Net income for the fourth quarter stood at $2 million, or $0.18 per diluted share, compared to $4.4 million or $0.40 per diluted share in Q4 2025. Adjusted EBITDA for the year increased 16% to $26 million, maintaining an EBITDA margin of 10.6%. Despite some margin pressures, the company demonstrated resilience and effective strategic execution throughout the fiscal year.

Strategic Initiatives

Graham Corporation has made significant strides in strategic growth initiatives over the past year. Notably, the company completed acquisitions of XDOT and Flaktech, enhancing its portfolio and technological capabilities. These acquisitions are expected to provide integrated solutions across key sectors, including defense, energy, and space.

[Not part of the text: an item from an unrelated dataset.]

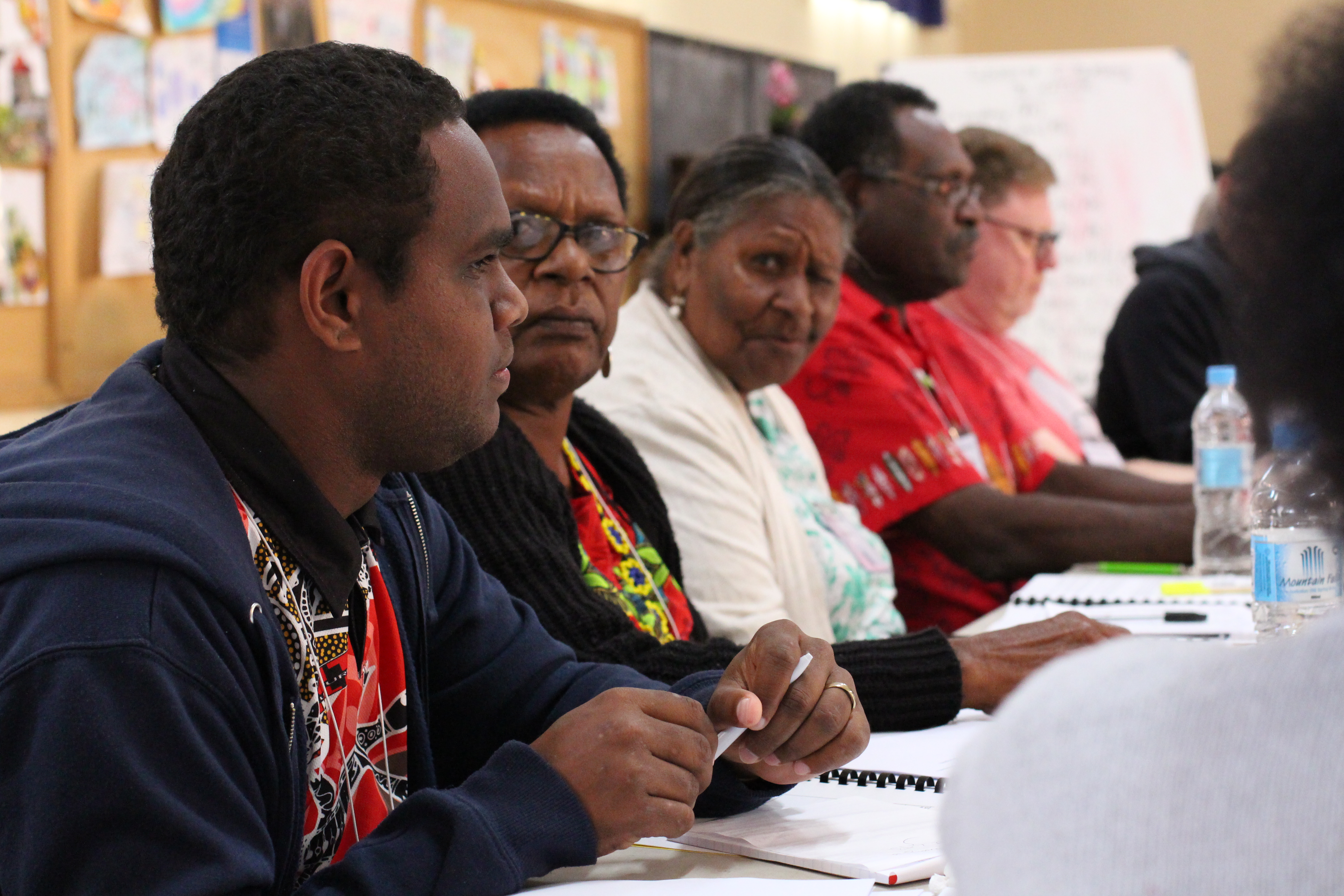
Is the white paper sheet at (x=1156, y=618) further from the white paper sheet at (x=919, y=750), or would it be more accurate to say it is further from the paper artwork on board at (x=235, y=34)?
the paper artwork on board at (x=235, y=34)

The company also invested heavily in operational capacity and technological advancements, including the opening of a new Navy facility in Batavia, which is now fully operational. The facility boasts automated welding systems and advanced inspection capabilities, poised to meet increasing production requirements for naval defense programs.

In the space sector, although revenue remained consistent year-over-year, Graham reported significant growth in orders and backlog. The company’s investments in testing and manufacturing capabilities, such as the operational liquid nitrogen testing facility in Florida, are expected to bolster its position as a critical supplier in the expanding space ecosystem.

Future Outlook

Looking ahead, management expressed optimism for fiscal 2027, projecting revenue between $285 million and $295 million, which indicates a robust 18% growth at the midpoint. This positive outlook is supported by a record backlog, strong demand across defense, and ongoing momentum in space and new energy sectors. The company anticipates improved profitability as recent investments yield returns and operational initiatives drive productivity enhancements.

Graham's leadership emphasized the strategic importance of maintaining a diversified business model to mitigate risks associated with market volatility. The company plans to continue investing in differentiated technologies and pursuing both organic and inorganic growth opportunities. Additionally, management is focused on ensuring that the integration of Flaktech aligns with overall operational goals and enhances value for shareholders.

Closing Assessment

Graham Corporation has demonstrated resilience and consistent growth throughout fiscal 2026, achieving record revenues and expanding its strategic capabilities. The company's diversified portfolio, strong backlog, and ongoing investments in technology position it well for future growth. As Graham prepares for fiscal 2027, the outlook remains positive, with management optimistic about continuing to deliver value to shareholders while navigating the evolving market landscape.

This analysis is based on public earnings call materials and is not investment advice.